Records contained in a dataset:
[start]
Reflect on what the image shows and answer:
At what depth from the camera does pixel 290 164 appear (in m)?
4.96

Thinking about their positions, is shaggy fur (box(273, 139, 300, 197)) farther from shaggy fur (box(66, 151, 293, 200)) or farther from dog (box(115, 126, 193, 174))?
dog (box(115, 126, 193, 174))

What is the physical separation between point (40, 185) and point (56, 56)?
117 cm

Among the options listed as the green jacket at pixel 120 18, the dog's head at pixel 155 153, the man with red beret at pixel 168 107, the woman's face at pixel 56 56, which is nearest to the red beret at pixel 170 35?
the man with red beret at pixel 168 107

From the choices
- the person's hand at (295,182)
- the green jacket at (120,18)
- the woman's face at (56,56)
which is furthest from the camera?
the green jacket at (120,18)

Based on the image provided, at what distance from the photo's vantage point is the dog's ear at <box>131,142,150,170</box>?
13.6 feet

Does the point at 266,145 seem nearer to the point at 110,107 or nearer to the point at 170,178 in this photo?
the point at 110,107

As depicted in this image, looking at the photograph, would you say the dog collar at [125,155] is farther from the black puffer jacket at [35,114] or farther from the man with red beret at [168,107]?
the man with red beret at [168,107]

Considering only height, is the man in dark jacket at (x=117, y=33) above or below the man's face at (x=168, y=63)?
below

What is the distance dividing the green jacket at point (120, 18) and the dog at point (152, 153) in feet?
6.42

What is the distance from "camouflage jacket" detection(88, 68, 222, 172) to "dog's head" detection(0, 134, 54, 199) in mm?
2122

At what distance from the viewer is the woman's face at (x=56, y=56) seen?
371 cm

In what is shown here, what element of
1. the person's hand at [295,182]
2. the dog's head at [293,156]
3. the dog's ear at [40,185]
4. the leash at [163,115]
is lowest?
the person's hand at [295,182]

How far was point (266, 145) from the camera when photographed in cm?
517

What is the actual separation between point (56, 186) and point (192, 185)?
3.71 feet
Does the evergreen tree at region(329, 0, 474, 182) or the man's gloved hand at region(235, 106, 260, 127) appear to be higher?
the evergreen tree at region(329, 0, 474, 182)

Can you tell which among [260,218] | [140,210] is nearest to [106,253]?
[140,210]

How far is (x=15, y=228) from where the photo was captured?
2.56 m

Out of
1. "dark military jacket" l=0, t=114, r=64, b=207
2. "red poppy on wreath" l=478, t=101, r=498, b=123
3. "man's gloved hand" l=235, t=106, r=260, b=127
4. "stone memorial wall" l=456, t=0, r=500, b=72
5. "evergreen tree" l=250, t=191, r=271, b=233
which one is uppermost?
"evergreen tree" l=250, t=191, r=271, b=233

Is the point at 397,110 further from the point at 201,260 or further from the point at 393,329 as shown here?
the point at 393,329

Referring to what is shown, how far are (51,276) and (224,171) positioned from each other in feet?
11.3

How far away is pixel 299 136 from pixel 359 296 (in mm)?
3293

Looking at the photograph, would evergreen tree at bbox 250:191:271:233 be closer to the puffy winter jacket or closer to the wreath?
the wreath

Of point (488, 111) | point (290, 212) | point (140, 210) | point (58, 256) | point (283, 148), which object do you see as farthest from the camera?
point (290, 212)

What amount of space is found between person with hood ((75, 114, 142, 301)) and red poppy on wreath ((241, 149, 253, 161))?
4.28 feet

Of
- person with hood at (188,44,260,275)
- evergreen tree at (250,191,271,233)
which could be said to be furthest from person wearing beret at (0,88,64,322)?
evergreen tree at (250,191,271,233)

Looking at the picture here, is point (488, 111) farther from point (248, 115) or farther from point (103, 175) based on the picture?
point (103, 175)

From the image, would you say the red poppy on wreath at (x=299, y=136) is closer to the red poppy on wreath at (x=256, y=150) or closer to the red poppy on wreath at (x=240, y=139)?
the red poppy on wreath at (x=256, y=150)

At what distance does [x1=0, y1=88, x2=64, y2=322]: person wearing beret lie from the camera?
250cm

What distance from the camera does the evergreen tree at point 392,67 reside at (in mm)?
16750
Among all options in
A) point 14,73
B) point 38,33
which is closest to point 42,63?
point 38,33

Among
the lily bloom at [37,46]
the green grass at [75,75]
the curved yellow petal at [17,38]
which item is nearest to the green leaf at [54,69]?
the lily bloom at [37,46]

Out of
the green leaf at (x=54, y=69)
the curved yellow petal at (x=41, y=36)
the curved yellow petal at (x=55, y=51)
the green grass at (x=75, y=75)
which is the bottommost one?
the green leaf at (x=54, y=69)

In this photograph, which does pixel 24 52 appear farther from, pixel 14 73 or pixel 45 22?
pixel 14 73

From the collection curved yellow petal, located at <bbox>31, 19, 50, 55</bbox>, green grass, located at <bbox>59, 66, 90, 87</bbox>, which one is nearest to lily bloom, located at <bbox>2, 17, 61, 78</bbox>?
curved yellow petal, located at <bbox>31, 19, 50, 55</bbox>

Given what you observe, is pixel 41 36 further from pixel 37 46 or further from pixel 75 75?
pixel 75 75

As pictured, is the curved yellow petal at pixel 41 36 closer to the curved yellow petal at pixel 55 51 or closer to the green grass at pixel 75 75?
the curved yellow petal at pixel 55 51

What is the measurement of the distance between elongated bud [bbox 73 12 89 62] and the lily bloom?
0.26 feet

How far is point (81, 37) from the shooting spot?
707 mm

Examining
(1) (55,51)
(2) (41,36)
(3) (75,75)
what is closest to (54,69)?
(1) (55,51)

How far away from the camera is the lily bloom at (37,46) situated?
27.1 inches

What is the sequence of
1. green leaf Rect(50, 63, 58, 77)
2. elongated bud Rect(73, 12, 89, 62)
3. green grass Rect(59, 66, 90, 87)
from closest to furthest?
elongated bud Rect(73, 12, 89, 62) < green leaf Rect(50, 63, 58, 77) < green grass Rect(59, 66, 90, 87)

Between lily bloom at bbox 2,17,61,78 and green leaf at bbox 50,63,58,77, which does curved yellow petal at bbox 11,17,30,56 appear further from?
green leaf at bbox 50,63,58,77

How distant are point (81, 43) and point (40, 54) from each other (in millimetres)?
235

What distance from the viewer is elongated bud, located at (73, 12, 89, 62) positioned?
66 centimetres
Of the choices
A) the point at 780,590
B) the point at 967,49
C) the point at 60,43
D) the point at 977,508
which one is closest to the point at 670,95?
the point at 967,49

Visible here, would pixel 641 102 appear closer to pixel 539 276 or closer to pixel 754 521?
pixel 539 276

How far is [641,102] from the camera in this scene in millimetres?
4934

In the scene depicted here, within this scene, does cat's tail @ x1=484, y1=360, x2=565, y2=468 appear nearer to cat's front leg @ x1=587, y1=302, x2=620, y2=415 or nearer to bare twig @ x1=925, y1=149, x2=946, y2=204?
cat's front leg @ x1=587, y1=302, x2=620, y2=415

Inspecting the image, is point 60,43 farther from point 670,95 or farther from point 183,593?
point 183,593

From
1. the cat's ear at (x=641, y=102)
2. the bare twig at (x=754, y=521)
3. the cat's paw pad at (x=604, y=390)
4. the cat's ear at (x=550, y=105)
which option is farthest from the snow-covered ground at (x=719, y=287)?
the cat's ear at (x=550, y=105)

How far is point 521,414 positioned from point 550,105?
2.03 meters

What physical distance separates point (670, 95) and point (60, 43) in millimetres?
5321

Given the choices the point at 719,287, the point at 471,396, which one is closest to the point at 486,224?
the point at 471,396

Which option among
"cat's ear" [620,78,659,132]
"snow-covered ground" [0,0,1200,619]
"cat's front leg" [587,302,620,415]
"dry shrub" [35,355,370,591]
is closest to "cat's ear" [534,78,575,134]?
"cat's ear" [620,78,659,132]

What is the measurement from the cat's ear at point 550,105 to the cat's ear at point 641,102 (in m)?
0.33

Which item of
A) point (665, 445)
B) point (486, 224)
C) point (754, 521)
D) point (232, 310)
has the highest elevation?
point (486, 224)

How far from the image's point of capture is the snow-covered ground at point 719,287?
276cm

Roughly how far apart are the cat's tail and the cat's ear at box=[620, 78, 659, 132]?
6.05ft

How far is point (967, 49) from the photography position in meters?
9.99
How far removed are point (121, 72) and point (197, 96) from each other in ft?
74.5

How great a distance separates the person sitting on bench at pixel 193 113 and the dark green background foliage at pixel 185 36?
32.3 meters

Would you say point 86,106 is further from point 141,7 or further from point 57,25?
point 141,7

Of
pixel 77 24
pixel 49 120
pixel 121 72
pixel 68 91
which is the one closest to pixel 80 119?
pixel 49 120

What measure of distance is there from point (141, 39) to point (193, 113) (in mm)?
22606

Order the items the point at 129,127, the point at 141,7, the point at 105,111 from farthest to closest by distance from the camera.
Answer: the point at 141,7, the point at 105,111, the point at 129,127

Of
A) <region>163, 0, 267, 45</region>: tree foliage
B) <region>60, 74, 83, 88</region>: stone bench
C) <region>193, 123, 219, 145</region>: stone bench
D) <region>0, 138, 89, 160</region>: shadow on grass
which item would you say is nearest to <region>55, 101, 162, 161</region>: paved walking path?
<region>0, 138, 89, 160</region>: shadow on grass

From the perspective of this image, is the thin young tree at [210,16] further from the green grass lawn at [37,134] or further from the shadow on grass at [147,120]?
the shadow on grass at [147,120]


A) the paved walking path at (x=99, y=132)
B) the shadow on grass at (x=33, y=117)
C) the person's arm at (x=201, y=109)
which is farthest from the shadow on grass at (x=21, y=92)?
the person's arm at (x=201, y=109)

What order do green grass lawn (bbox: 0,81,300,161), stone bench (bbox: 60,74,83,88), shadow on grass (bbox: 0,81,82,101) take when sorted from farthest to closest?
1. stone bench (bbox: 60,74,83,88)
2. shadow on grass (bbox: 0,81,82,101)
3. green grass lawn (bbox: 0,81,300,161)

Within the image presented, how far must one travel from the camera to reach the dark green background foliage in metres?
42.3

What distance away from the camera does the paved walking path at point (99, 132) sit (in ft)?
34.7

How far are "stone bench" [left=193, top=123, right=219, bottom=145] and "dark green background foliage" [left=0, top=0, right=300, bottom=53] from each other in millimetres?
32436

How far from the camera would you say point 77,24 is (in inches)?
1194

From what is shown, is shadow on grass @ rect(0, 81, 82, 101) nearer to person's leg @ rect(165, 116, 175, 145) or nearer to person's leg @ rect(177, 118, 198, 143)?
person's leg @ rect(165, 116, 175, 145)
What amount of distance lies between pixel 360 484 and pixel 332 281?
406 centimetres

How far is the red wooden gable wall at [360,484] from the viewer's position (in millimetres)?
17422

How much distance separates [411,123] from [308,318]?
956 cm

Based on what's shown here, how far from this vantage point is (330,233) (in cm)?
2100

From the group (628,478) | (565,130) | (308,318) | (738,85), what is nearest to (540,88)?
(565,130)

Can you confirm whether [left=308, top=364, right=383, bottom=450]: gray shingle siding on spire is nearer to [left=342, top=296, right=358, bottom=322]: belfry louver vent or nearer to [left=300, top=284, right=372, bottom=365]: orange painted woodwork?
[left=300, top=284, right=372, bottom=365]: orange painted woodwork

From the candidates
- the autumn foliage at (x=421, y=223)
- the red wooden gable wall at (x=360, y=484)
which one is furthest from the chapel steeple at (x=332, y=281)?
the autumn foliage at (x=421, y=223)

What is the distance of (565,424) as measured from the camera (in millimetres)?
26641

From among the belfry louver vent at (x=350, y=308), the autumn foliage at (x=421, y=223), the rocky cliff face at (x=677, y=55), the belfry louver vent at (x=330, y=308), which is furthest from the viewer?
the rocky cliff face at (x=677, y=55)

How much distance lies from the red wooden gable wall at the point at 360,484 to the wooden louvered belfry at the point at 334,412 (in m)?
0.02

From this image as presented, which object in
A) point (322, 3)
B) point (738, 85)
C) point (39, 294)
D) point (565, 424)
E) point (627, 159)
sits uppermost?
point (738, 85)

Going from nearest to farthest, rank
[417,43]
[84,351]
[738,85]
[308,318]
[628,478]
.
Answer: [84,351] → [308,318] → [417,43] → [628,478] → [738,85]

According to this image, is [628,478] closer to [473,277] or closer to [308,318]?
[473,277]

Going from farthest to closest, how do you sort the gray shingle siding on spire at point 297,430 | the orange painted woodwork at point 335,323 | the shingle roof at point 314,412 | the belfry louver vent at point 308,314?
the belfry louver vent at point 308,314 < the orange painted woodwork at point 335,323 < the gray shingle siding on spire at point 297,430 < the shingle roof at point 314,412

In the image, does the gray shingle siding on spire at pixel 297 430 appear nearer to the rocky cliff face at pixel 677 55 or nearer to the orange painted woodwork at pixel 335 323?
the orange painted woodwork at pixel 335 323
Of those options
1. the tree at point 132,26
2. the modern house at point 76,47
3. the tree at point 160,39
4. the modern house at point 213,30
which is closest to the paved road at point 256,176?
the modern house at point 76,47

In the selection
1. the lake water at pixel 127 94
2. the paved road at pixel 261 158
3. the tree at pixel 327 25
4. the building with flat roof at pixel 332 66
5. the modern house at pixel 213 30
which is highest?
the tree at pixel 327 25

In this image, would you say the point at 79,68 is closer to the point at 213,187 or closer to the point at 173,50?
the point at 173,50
[end]
What is required ->
All lines from the one with "According to this" through the final line above are to be quoted exactly; quote no other line.

Exercise result ->
According to this image, is [628,478] closer to [473,277] or closer to [308,318]?
[473,277]

Going from farthest to closest, how do you sort the gray shingle siding on spire at point 297,430 | the orange painted woodwork at point 335,323 | the shingle roof at point 314,412 | the belfry louver vent at point 308,314?
the belfry louver vent at point 308,314 < the orange painted woodwork at point 335,323 < the gray shingle siding on spire at point 297,430 < the shingle roof at point 314,412

In the image, does the gray shingle siding on spire at pixel 297 430 appear nearer to the rocky cliff face at pixel 677 55 or nearer to the orange painted woodwork at pixel 335 323?
the orange painted woodwork at pixel 335 323
Of those options
1. the tree at point 132,26
2. the modern house at point 76,47
3. the tree at point 160,39
4. the modern house at point 213,30
which is closest to the paved road at point 256,176?
the modern house at point 76,47

In the selection
1. the lake water at pixel 127 94
2. the paved road at pixel 261 158
3. the tree at pixel 327 25
4. the building with flat roof at pixel 332 66
5. the modern house at pixel 213 30
which is highest?
the tree at pixel 327 25

In this image, would you say the point at 79,68 is closer to the point at 213,187 or closer to the point at 173,50?
the point at 173,50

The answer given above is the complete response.